** Work required **
Reproduce verbatim the lines from the one containing "Is the patch" through the one containing "patch of green grass BBox(617, 824, 650, 843) →", both included, and nothing else.

Start Items

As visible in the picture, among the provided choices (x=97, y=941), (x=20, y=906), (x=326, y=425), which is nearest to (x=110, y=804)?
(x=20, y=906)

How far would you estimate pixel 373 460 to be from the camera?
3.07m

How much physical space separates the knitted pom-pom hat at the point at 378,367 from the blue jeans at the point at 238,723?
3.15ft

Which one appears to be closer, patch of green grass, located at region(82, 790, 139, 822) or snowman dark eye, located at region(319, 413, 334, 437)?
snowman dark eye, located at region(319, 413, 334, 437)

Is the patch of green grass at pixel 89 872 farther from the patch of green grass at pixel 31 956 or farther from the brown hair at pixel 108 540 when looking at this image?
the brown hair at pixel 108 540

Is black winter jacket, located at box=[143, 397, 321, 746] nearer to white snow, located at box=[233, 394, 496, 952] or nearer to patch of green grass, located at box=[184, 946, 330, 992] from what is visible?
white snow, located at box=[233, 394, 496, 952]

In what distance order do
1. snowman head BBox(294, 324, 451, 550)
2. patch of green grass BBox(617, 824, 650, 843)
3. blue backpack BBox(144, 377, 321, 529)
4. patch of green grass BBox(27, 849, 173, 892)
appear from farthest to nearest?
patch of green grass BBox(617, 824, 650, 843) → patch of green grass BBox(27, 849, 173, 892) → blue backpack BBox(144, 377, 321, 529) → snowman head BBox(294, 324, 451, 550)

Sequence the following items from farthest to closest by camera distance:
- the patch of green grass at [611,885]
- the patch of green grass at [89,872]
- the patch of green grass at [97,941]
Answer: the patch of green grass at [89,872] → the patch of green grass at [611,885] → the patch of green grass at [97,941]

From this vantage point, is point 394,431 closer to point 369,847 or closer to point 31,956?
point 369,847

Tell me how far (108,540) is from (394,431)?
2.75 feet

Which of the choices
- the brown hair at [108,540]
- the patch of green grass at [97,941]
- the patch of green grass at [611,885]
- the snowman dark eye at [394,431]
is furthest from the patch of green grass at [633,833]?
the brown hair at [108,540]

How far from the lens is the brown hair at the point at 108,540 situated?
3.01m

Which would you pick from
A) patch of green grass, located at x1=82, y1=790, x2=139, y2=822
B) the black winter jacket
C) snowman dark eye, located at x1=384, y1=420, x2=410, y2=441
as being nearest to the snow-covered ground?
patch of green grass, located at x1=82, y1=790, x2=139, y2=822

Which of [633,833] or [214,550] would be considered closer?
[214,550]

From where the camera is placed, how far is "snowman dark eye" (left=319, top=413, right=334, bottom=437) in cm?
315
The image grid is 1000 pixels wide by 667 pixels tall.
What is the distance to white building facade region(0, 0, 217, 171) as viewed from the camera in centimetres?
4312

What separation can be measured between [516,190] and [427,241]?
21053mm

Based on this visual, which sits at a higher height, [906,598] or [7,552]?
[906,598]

End Items

** Result **
Is the patch of green grass at pixel 89 872 farther from the patch of green grass at pixel 31 956 or farther from the brown hair at pixel 108 540 when looking at this image?
the brown hair at pixel 108 540

Is black winter jacket, located at box=[143, 397, 321, 746] nearer to white snow, located at box=[233, 394, 496, 952] or nearer to patch of green grass, located at box=[184, 946, 330, 992] from what is visible?
white snow, located at box=[233, 394, 496, 952]

In what distance order do
1. snowman head BBox(294, 324, 451, 550)
2. patch of green grass BBox(617, 824, 650, 843)
3. blue backpack BBox(144, 377, 321, 529)
4. patch of green grass BBox(27, 849, 173, 892)
appear from farthest to nearest?
patch of green grass BBox(617, 824, 650, 843) → patch of green grass BBox(27, 849, 173, 892) → blue backpack BBox(144, 377, 321, 529) → snowman head BBox(294, 324, 451, 550)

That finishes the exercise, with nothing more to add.